16. The system defined in claim 13 wherein each said transistor current source includes base, emitter, and collector electrodes and including

a bus connected to the output of said source of control signals,

a connection from said bus to the emitter of each of said transistor current sources,

the base of each transistor current source being connected to the output of its voltage comparator,

one input of said voltage comparator being connected to a source of video signals and the other input of said voltage comparator being connected to an output from said source of control signals.
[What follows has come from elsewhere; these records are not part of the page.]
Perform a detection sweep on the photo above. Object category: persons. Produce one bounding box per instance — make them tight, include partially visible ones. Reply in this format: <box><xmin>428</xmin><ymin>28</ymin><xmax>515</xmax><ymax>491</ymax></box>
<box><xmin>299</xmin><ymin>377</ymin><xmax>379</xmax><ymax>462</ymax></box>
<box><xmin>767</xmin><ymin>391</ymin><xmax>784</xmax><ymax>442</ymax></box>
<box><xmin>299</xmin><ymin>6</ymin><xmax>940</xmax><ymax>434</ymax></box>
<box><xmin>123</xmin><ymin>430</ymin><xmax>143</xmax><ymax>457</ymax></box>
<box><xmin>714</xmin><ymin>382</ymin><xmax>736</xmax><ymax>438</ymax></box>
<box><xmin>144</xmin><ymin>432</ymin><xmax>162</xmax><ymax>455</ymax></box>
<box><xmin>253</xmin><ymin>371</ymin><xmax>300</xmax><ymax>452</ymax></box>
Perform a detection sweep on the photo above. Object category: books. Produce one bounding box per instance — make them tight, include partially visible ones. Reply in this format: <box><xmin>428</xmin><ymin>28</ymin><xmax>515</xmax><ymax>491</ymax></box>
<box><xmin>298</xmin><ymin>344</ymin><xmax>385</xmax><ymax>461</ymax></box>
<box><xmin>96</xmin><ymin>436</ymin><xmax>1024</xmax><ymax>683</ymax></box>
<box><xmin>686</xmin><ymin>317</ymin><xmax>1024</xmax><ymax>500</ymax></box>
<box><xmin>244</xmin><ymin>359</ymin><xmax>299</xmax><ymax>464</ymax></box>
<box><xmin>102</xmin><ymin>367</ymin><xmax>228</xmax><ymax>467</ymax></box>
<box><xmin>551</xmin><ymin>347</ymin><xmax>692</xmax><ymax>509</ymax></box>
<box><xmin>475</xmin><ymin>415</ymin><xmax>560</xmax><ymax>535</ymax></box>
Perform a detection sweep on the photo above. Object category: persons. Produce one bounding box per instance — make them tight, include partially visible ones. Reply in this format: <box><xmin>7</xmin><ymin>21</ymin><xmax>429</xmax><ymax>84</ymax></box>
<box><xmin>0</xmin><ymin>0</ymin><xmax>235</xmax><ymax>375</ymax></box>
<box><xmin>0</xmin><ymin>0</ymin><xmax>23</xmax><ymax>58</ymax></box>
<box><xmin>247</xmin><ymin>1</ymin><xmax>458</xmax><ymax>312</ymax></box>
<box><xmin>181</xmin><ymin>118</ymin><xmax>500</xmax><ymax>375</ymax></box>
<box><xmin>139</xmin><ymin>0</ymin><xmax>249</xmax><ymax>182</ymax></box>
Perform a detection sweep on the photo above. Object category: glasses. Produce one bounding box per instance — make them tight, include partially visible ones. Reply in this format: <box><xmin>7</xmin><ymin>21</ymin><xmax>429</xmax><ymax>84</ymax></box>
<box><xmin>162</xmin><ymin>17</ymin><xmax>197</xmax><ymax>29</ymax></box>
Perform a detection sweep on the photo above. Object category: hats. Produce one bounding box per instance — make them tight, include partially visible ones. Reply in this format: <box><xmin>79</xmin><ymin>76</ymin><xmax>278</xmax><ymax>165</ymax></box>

17. The system defined in claim 13 wherein each said transistor current source includes base, emitter, and collector electrodes and including

a bus connected to the output of said source of control signals,

a connection from said bus to the emitter of each of said transistor current sources,

the base of each transistor current source being connected to the output of its voltage comparator,

one input of said voltage comparator being connected to a source of video signals and the other input of said voltage comparator being connected to an output from said source of control signals,

said source of control signals comprising

a source of generally rectangular pulses,

an integrating circuit for converting said pulses to sawtooth waves,

said integrating circuit being connected to a first amplifier for setting the D.C. level of said sawtooth waves and from there to said bus connected to the emitters of all of said transistor current sources,

said integrating circuit also being connected through a second amplifier to a second integrating circuit to a third amplifier and then to said other input of said voltage comparator circuit.